Fifteen years ago, several of our schools participated in the first Echoes Project, and I was so proud to have my Dad involved. Through virtual technology, we were able to link him up with an old friend of his from The Netherlands, my Dad being in a Canadian classroom, and his friend being in a school in Holland. They reminisced about the war years, and students learned first hand from them what it was like to live under the horror of Nazi occupation, and what the struggle entailed for Canadian soldiers who brought freedom to a nation oppressed. It was a moving moment for me as an educator, as a son and as a Canadian, and I continue to hear from many adults today who were in that classroom as students, and whose approaches to Remembrance have been forever changed.
The world today is fraught with threats to human rights, and one of the most important things we can do is keep alive the memory of those who gave so much to defend freedom and democracy. The Echos 2020 project is extremely important work, and I know if my Dad were still alive he would be proud to see how the effort continues. I am very happy to lend my support to such a wonderful learning experience.
Award-Winning #EdTech Connector, Founder MindShareLearnTech/MindshareWorkSpace
Strategic Advisor at Kennisnet, the public organization for education and ICT.
The Global Teenager Project is simply a great way to have students work on their assignments while learning from and with each other, about subjects they really care for. Authentic learning empowered by technology in its most powerful form: as a tool for better communication. I will always be a fan!

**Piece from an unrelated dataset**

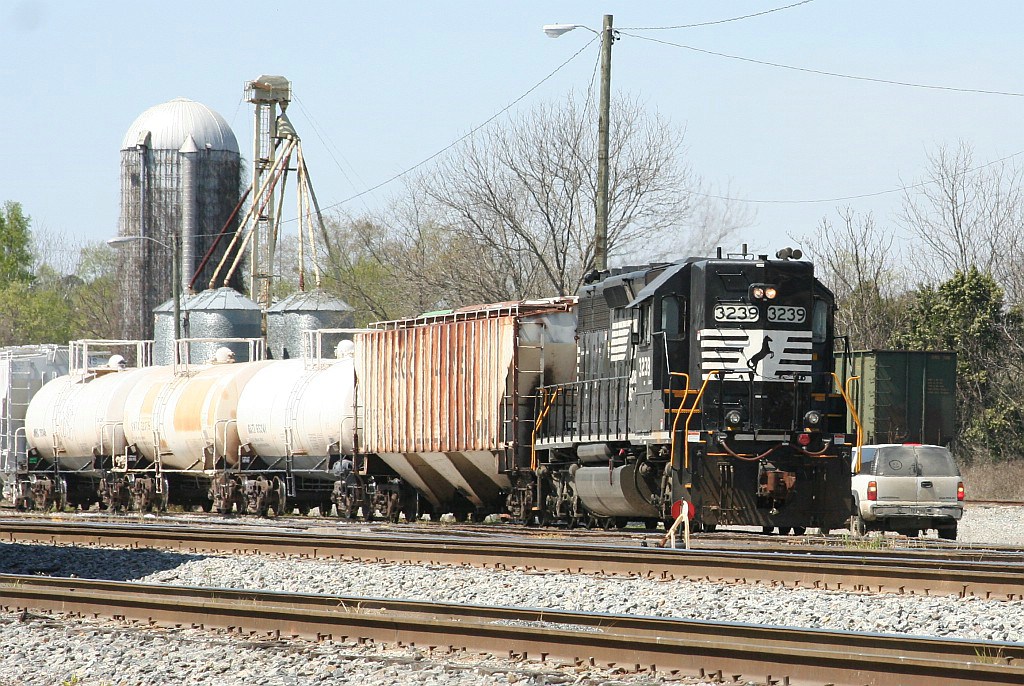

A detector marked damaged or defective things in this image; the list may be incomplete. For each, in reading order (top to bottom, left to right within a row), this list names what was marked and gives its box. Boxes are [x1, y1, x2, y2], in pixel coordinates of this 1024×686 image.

rusty hopper car [354, 298, 577, 522]
rusty hopper car [532, 252, 851, 532]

“My paternal grandfather was a sergeant in the Dutch army during the May days of 1940. After the capitulation of Holland, he joined the resistance. I have never had the opportunity to speak with my grandfather as he passed away long before I was born. Through stories that were told and having his uniform and other memorabilia he still is a part of me. Later in life, I met a WWII veteran by the name of Bruno D. Perino. I became close friends with him and his family. He shared quite a few personal stories with me about his years fighting in Europe. I will never forget with what detail he was sharing them with me. Like it had happened yesterday. A few years ago he also passed away. By taking part in this project I hope my students will discover stories they themselves will remember for the rest of their lives. And in that remembering, those who fought for our freedom will never be forgotten.”